● **Aim of the exercise**
Copy every line below that contains the word "taillight", matching its case exactly.

● **Listed entries**
----------------
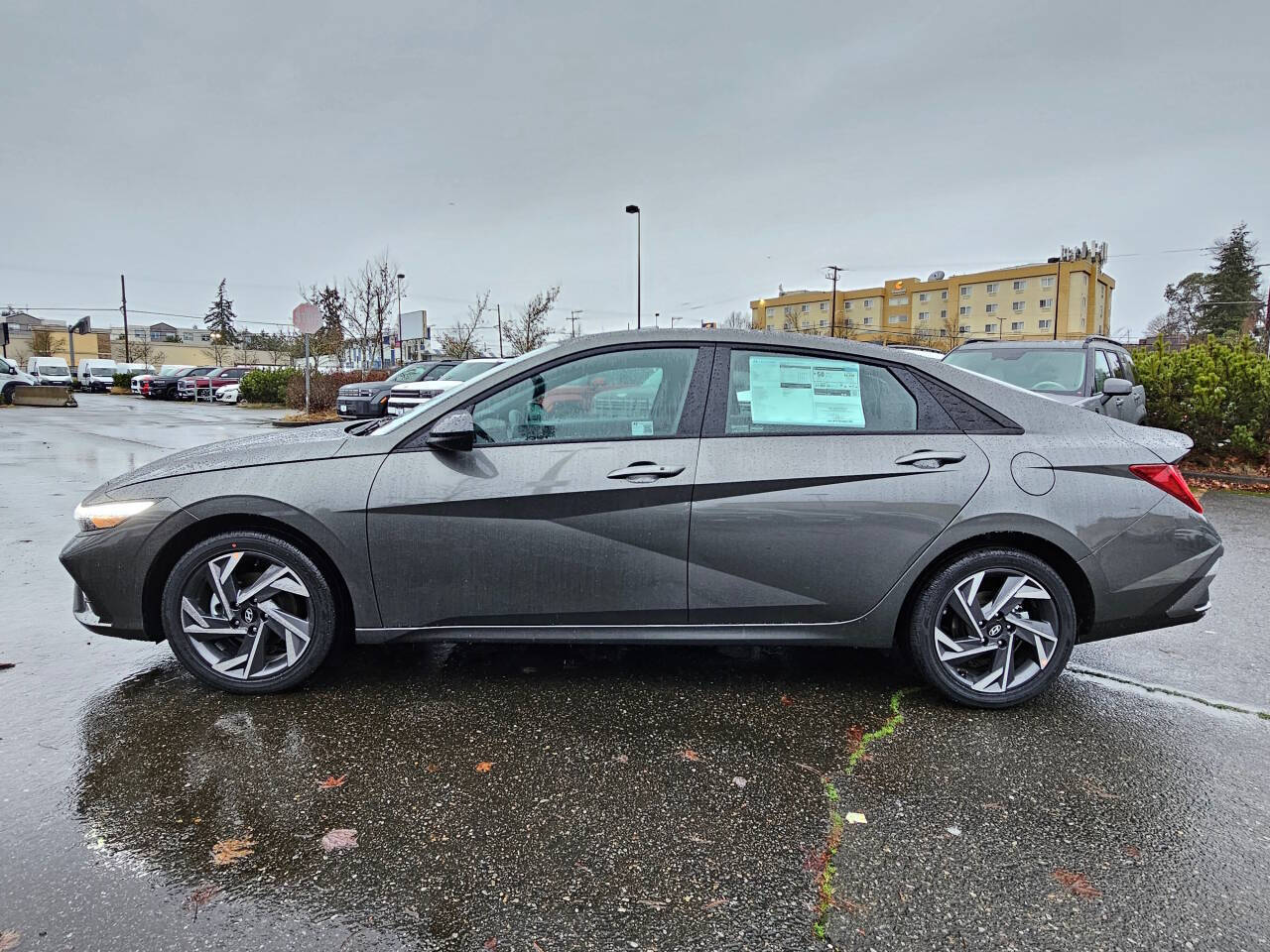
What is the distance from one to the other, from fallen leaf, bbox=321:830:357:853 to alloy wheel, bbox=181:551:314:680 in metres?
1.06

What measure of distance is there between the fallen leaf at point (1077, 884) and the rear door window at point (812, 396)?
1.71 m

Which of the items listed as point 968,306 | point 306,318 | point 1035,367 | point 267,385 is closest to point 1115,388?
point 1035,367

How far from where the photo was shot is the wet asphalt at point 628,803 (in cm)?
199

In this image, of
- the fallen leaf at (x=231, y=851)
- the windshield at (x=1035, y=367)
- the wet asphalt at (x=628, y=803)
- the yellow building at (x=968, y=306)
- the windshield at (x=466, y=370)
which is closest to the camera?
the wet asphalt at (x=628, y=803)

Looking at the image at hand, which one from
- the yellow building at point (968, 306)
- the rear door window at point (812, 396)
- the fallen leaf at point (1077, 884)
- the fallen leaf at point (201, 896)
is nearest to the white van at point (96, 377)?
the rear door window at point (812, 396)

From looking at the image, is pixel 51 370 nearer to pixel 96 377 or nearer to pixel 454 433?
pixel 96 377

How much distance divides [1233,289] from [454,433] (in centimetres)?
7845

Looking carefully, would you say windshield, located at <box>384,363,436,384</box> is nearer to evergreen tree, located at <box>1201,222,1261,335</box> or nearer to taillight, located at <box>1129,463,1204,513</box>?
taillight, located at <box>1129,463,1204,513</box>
----------------
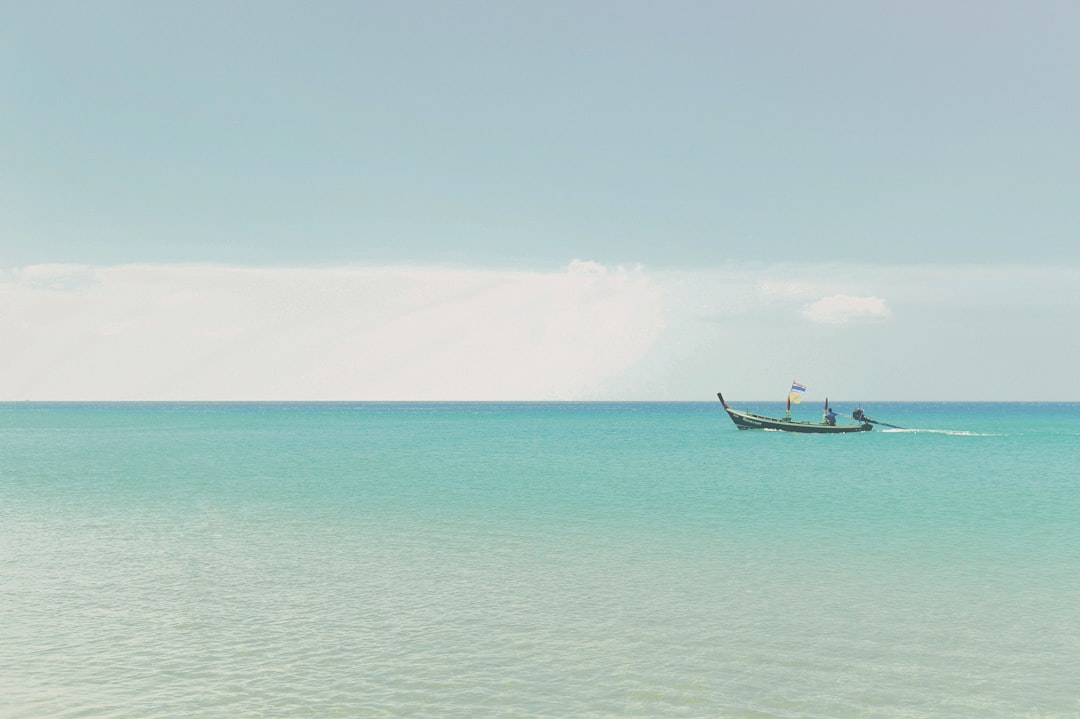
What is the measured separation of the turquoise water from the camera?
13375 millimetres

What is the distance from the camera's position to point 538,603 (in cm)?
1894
----------------
● **Exercise answer**
Looking carefully, would you say windshield, located at <box>384,363,436,384</box> is nearer to evergreen tree, located at <box>1201,222,1261,335</box> or nearer to taillight, located at <box>1129,463,1204,513</box>?
taillight, located at <box>1129,463,1204,513</box>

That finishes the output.